● TASK GOAL
Could you transcribe all the entries exactly, omitting the pictures?

+ + + + + + +

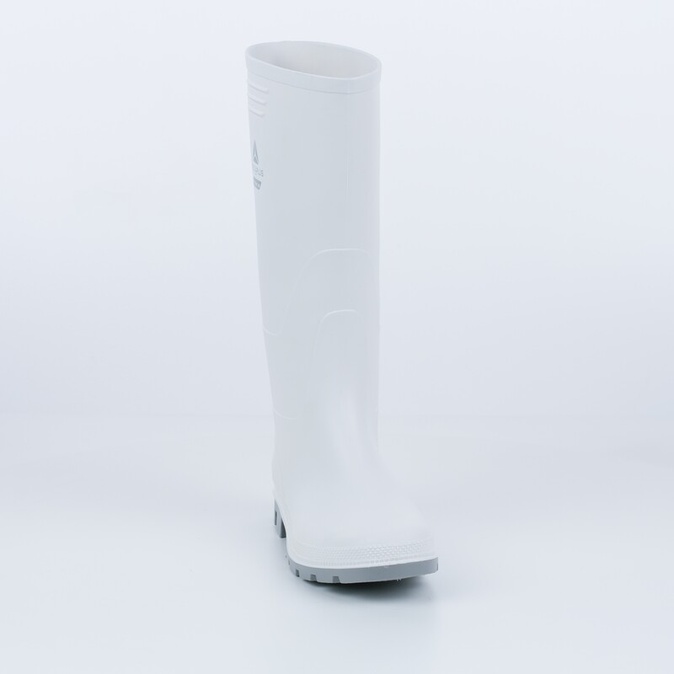 werklaars - PVC - Zool : PVC - DELTAPLUS - PHYSIOHCOB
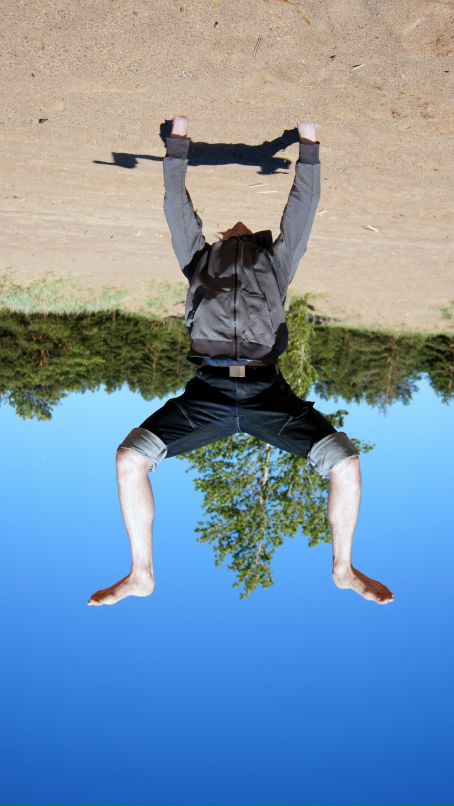 Сергей Шепилов фотография #27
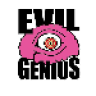 EvilGenius1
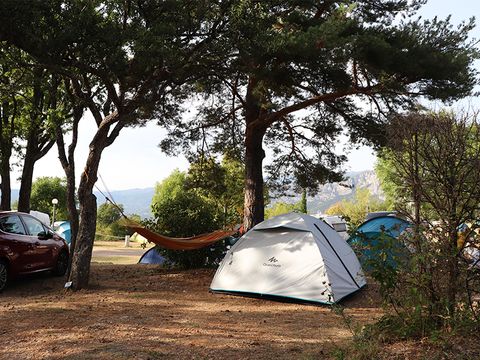 Camping de l'Aigle - Camping Var - Image N°18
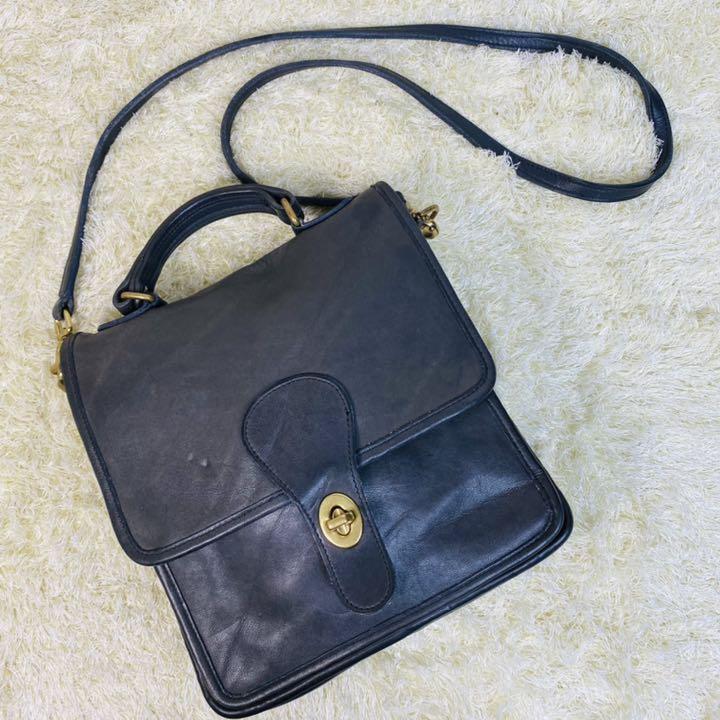 【極美品】COACH コーチ ビジネスバッグ 2WAYショルダー 牛革 ネイビー 55%以上節約 【極美品】COACH コーチ ビジネスバッグ 2WAYショルダー 牛革 ネイビー ビジネスバッグ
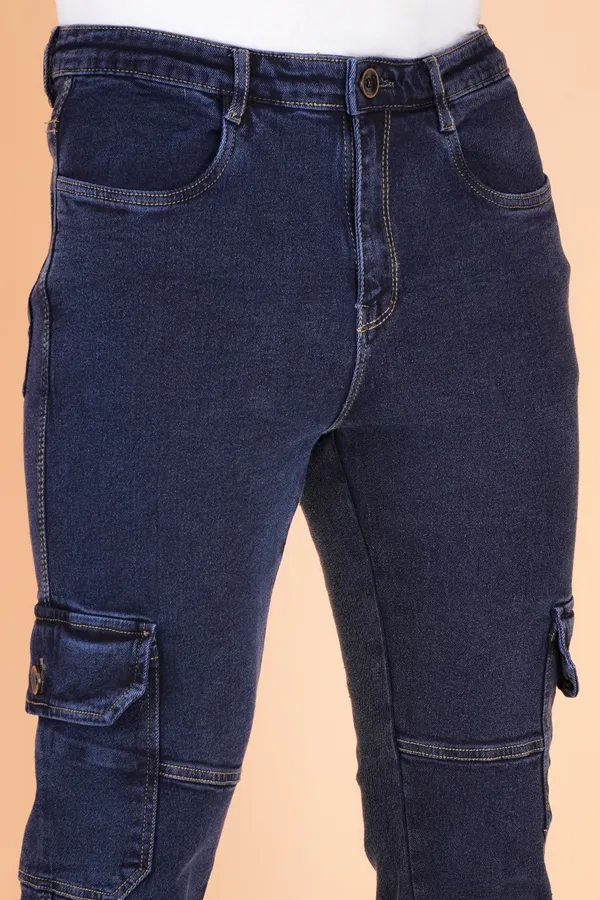 Curran_6_Pocket_Slim_Fit_Cargo_Jeans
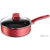 Tefal Character C6823275 - фото 1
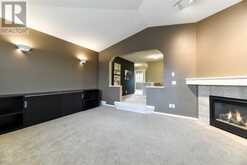 55 Bridlepost Green SW Calgary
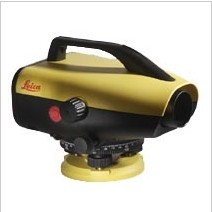 ��ʿ���ڽ���ר��ˮ׼��Sprinter150M/250M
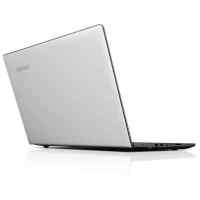 ноутбук Lenovo IdeaPad 310-15IKB 80TV00ASRK Белый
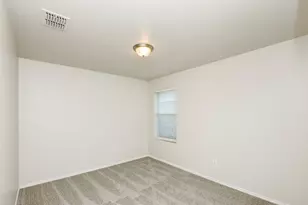 1132 Boxwood Dr, Crowley, TX 76036 - Photo 22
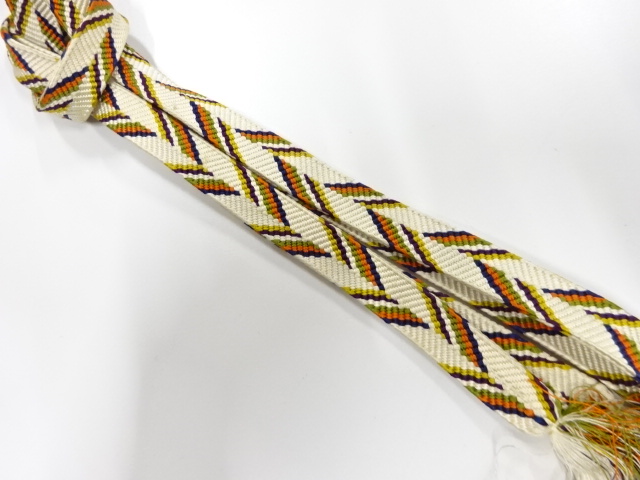 Japanese Kimono / Accessories Silk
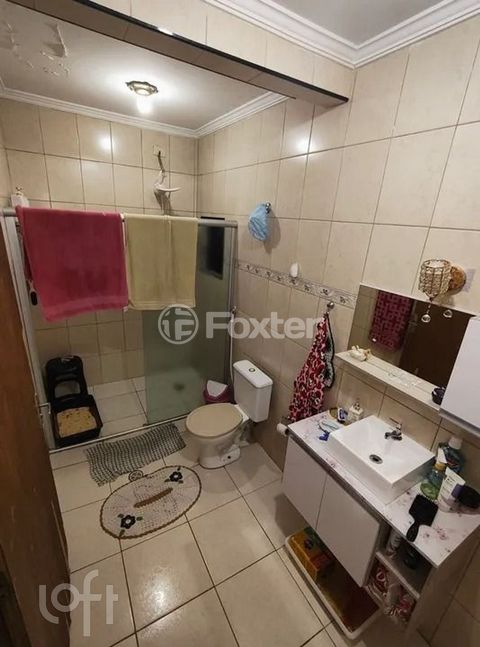 Image 3 - 851008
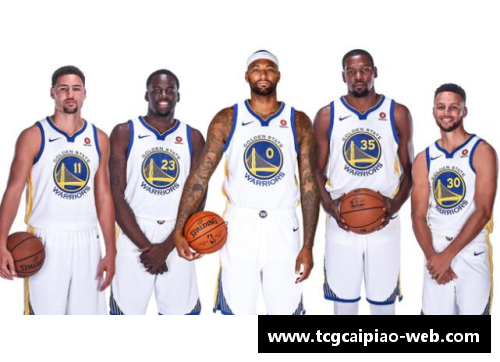tcg彩票官方网站勇士总决赛四战三胜骑士，成功卫冕夺得NBA冠军 - 副本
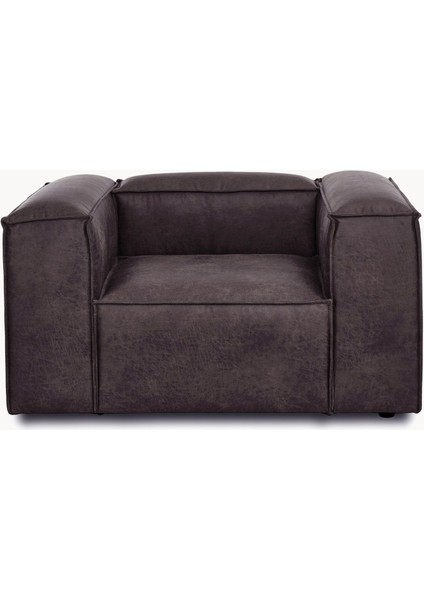 Angelo Berjer Nubuk Kumaş Siyah fiyatları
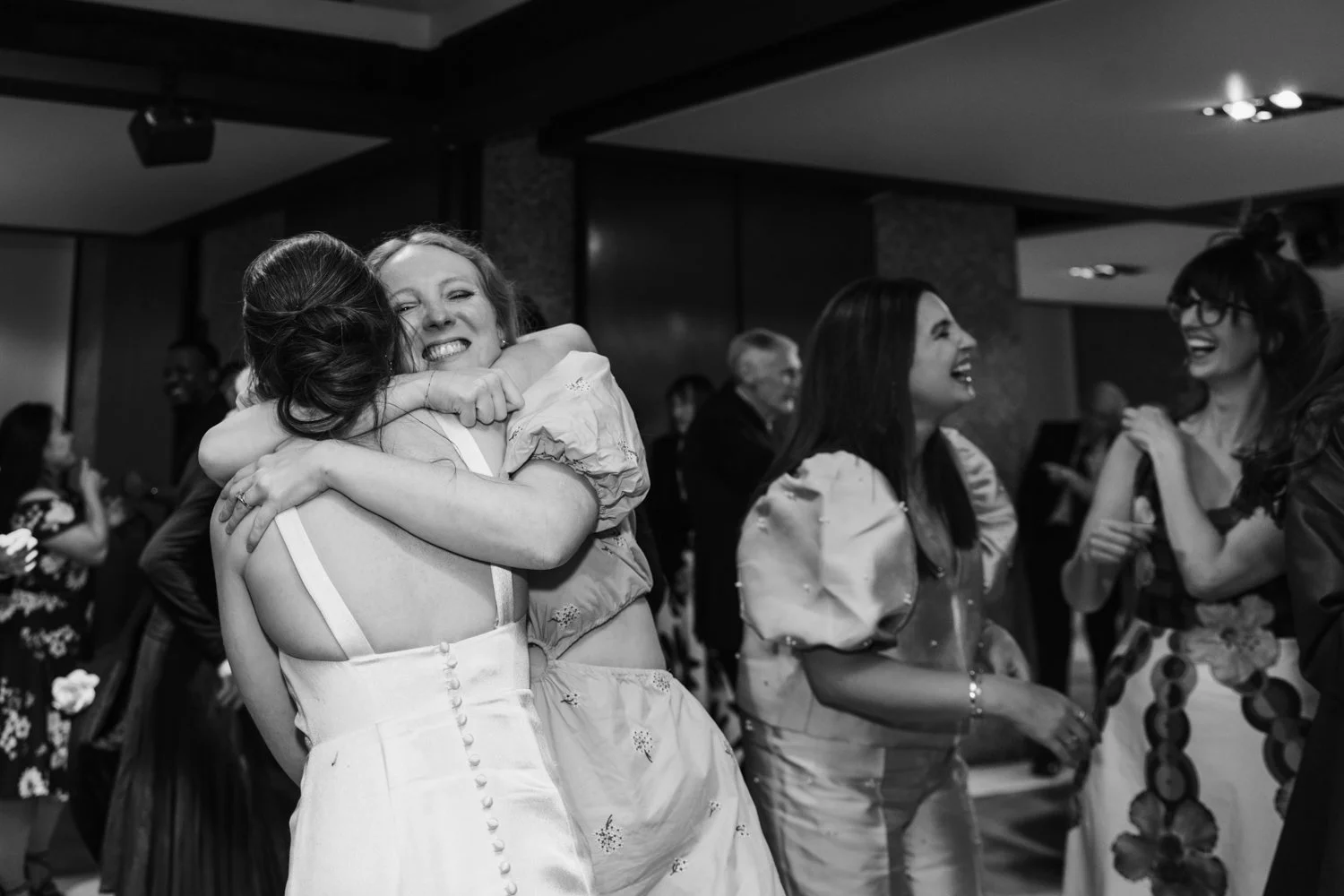 barbican-conservatory-wedding-photography -82.jpg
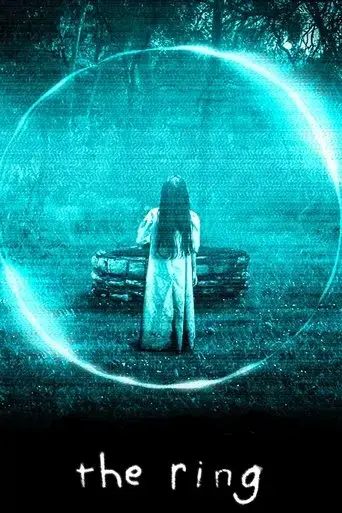 The Ring (2002)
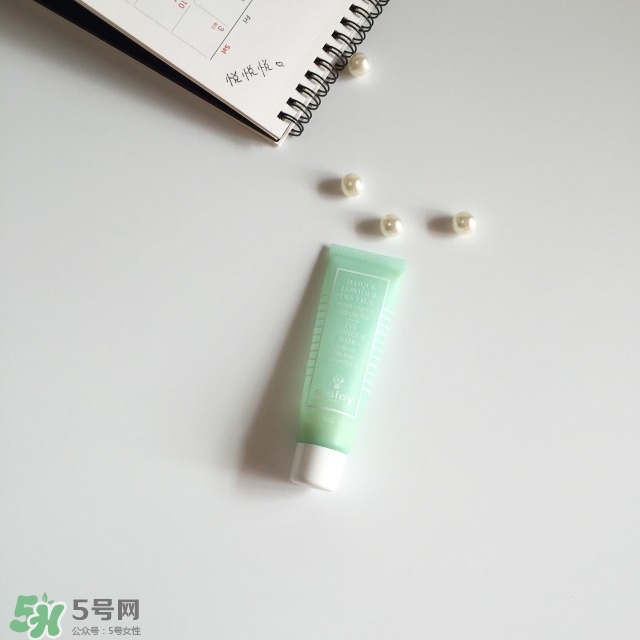 希思黎眼膜多少錢？希思黎眼膜怎么用？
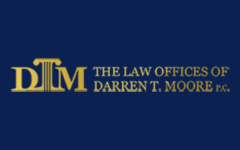 The Law Offices of Darren T. Moore P.C.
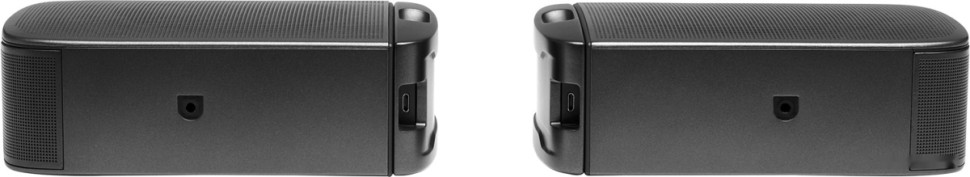 Звуковая панель JBL Bar 9.1 Surround Звуковая панель JBL Bar 9.1 Surround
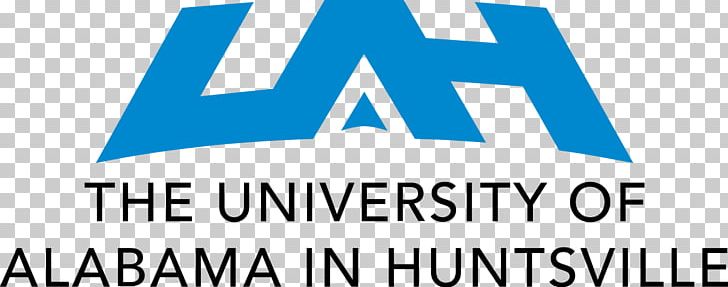 University Of Alabama In Huntsville Virginia Tech USC Viterbi School Of Engineering PNG, Clipart, Alabama, Blue, Graduate University, Logo, Miscellaneous Free PNG Download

+ + + + + + +

● RESPONSE TO THE TASK
 werklaars - PVC - Zool : PVC - DELTAPLUS - PHYSIOHCOB
 Сергей Шепилов фотография #27
 EvilGenius1
 Camping de l'Aigle - Camping Var - Image N°18
 【極美品】COACH コーチ ビジネスバッグ 2WAYショルダー 牛革 ネイビー 55%以上節約 【極美品】COACH コーチ ビジネスバッグ 2WAYショルダー 牛革 ネイビー ビジネスバッグ
 Curran_6_Pocket_Slim_Fit_Cargo_Jeans
 Tefal Character C6823275 - фото 1
 55 Bridlepost Green SW Calgary
 ��ʿ���ڽ���ר��ˮ׼��Sprinter150M/250M
 ноутбук Lenovo IdeaPad 310-15IKB 80TV00ASRK Белый
 1132 Boxwood Dr, Crowley, TX 76036 - Photo 22
 Japanese Kimono / Accessories Silk
 Image 3 - 851008
tcg彩票官方网站勇士总决赛四战三胜骑士，成功卫冕夺得NBA冠军 - 副本
 Angelo Berjer Nubuk Kumaş Siyah fiyatları
 barbican-conservatory-wedding-photography -82.jpg
 The Ring (2002)
 希思黎眼膜多少錢？希思黎眼膜怎么用？
 The Law Offices of Darren T. Moore P.C.
 Звуковая панель JBL Bar 9.1 Surround Звуковая панель JBL Bar 9.1 Surround
 University Of Alabama In Huntsville Virginia Tech USC Viterbi School Of Engineering PNG, Clipart, Alabama, Blue, Graduate University, Logo, Miscellaneous Free PNG Download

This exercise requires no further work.